Les mesures annoncées : mise en place d’une allocation forfaitaire pour les travailleurs indépendants
La mise en place d’une indemnisation chômage pour les travailleurs indépendants s’inscrit dans le projet de loi pour la liberté de choisir son avenir professionnel. Ce projet de loi comporte 3 volets :
- L’apprentissage
- La formation professionnelle
- L’assurance chômage
La ministre du travail, Muriel Pénicaud, estime qu’un « entrepreneur, c’est quelqu’un qui prend des risques » et d’ajouter que « jusqu’à présent, il n’y avait aucune aide si ça se passait mal ».
Ce dispositif loin d’être ouvert à tous les indépendants est très encadré.
Les propositions annoncées par le gouvernement pour de cette indemnisation :
- elle est plafonnée à un montant de 800 € par mois ;
- elle ne dépassera pas les 6 mois;
- l’indépendant devra être en liquidation judiciaire ;
- l’indépendant doit justifier d’un bénéfice annuel « autour de 10 000 € » selon Muriel Pénicaud.
Selon la ministre, cette mesure concernerait notamment : « les agriculteurs dont les défaillances d’exploitations ont continué d’augmenter en 2017, les artisans, les micro-entrepreneurs, les commerçants indépendants ».
Ce droit serait financé par la CSG.
Aujourd’hui, ces propositions ne sont pas encore figées et feront l’objet d’un débat au parlement au printemps.

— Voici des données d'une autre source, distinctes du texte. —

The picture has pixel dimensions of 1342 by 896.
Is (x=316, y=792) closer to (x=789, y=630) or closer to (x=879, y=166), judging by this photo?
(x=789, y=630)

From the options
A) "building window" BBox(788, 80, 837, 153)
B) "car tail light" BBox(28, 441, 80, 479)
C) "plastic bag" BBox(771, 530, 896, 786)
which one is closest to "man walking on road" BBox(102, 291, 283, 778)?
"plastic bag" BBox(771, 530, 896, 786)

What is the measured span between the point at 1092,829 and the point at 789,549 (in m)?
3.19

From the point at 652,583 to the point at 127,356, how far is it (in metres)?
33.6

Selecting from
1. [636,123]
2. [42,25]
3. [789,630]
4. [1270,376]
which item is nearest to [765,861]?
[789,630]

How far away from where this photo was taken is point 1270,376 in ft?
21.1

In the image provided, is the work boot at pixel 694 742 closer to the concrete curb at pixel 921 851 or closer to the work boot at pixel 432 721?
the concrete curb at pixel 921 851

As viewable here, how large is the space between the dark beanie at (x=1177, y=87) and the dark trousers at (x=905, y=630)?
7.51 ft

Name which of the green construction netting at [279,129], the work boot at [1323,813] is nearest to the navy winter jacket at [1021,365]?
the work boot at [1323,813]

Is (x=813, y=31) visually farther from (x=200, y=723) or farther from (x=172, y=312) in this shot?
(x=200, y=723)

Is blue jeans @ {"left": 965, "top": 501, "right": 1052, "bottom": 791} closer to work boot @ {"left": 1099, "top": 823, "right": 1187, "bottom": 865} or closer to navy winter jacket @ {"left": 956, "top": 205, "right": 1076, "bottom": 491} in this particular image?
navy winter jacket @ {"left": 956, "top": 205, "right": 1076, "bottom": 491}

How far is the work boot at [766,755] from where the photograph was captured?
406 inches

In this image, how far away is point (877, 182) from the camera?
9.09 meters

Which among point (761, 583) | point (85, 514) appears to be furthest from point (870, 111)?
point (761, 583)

L’une des questions que l’on peut d’ores et déjà poser concerne le périmètre de la cessation d’activité.
Les indépendants économiquement dépendants comme les conducteurs de véhicules avec chauffeurs ou les livreurs sur deux roues ne sont pas concernés par la mesure. Le ministère du travail se penchera sur leur situation dans les semaines à venir.
Le calendrier de cette réforme :
- Le premier temps fort : remise du rapport Ouverture de l’assurance chômage aux travailleurs indépendants, rédigé par l’Inspection générale des finances au gouvernement en octobre 2017.

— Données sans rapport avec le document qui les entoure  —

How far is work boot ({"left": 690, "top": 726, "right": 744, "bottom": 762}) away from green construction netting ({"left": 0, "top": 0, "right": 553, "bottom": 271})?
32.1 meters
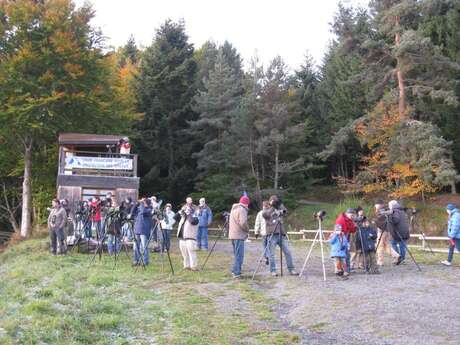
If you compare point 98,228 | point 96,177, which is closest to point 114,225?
point 98,228

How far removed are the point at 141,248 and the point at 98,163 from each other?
11149 mm

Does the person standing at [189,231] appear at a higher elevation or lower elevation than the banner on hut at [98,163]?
lower

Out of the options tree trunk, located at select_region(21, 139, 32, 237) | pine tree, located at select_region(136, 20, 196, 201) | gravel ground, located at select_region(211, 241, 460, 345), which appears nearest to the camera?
gravel ground, located at select_region(211, 241, 460, 345)

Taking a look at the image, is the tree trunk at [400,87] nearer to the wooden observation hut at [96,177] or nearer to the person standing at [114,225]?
the wooden observation hut at [96,177]

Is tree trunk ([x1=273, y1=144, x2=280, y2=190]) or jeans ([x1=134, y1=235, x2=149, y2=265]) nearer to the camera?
jeans ([x1=134, y1=235, x2=149, y2=265])

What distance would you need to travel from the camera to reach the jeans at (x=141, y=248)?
1467cm

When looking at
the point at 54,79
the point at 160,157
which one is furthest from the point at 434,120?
A: the point at 54,79

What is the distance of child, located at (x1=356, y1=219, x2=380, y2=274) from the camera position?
1307 centimetres

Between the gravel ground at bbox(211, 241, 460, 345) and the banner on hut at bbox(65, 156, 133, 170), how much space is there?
1371cm

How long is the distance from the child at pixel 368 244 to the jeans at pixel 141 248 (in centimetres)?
575

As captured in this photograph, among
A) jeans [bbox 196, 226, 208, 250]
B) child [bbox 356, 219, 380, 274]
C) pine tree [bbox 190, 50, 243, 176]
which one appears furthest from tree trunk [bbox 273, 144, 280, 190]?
child [bbox 356, 219, 380, 274]

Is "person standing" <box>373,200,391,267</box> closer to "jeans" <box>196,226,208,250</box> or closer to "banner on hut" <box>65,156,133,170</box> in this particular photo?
"jeans" <box>196,226,208,250</box>

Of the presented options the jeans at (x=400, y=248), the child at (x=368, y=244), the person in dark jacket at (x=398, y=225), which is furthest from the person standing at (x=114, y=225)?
the jeans at (x=400, y=248)

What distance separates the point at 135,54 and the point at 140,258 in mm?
50519
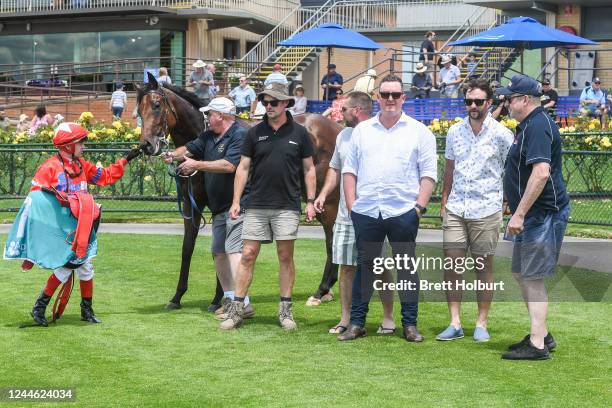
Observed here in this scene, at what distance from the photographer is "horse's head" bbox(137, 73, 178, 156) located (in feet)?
36.2

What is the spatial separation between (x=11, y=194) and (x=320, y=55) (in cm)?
2289

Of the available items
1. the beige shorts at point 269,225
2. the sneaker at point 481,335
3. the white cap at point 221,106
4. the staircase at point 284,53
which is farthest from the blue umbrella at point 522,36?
the sneaker at point 481,335

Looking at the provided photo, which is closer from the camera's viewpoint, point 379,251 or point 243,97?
point 379,251

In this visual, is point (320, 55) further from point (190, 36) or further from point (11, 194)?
point (11, 194)

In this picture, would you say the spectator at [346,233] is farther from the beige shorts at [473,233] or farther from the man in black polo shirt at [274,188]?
the beige shorts at [473,233]

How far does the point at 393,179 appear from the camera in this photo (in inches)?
357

Ce document a pour objectif de proposer des pistes de réflexion qui puissent répondre aux questions suivantes :
- comment offrir aux travailleurs indépendants une protection adaptée face au risque de chômage ?

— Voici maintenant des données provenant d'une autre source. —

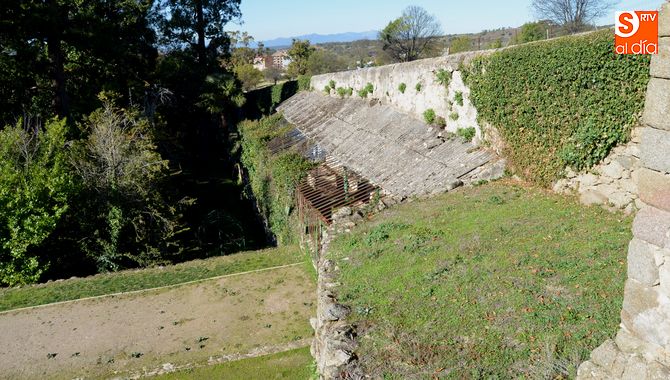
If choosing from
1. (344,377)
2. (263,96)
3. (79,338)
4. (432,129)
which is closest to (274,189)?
(432,129)

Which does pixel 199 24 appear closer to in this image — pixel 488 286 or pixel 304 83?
pixel 304 83

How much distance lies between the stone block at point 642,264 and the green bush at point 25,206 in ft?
46.8

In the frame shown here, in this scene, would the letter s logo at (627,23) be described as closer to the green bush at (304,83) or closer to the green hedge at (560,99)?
the green hedge at (560,99)

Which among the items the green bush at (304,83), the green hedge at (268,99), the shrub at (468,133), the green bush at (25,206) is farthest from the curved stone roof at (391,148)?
Result: the green hedge at (268,99)

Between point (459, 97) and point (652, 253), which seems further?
point (459, 97)

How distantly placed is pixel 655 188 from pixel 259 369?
22.9ft

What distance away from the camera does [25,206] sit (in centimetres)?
1399

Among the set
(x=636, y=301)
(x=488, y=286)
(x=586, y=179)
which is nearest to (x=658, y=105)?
(x=636, y=301)

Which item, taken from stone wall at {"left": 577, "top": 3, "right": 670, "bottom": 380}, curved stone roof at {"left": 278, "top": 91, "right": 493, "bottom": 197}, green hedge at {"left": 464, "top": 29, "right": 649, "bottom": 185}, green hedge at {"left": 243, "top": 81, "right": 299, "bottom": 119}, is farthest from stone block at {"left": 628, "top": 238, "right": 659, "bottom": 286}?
green hedge at {"left": 243, "top": 81, "right": 299, "bottom": 119}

- comment intégrer de façon cohérente un mécanisme de protection qui soit en cohérence avec le « système de protection social existant, notamment dans ses interactions avec le régime d’assurance chômage des salariés et avec les minima sociaux, afin d’accompagner les situations de pluriactivité et les transitions professionnelles » .
Ce rapport est un document de travail sur lequel ont pu s’appuyer les partenaires sociaux et le gouvernement.
- Le deuxième temps fort : dialogue et négociations entre les partenaires sociaux
Patronat et syndicats ont pendant 3 mois planché sur la réforme de l’assurance-chômage, prélude nécessaire au projet de loi pour la liberté de choisir son avenir professionnel. Les partenaires sociaux ont notamment abordé les questions suivantes :
- L’assurance-chômage pour les démissionnaires et les indépendants ;
- Un contrôle accru des chômeurs ;
- La lutte contre la prolifération des contrats courts ;
- L’avenir de la gouvernance de l’Unedic.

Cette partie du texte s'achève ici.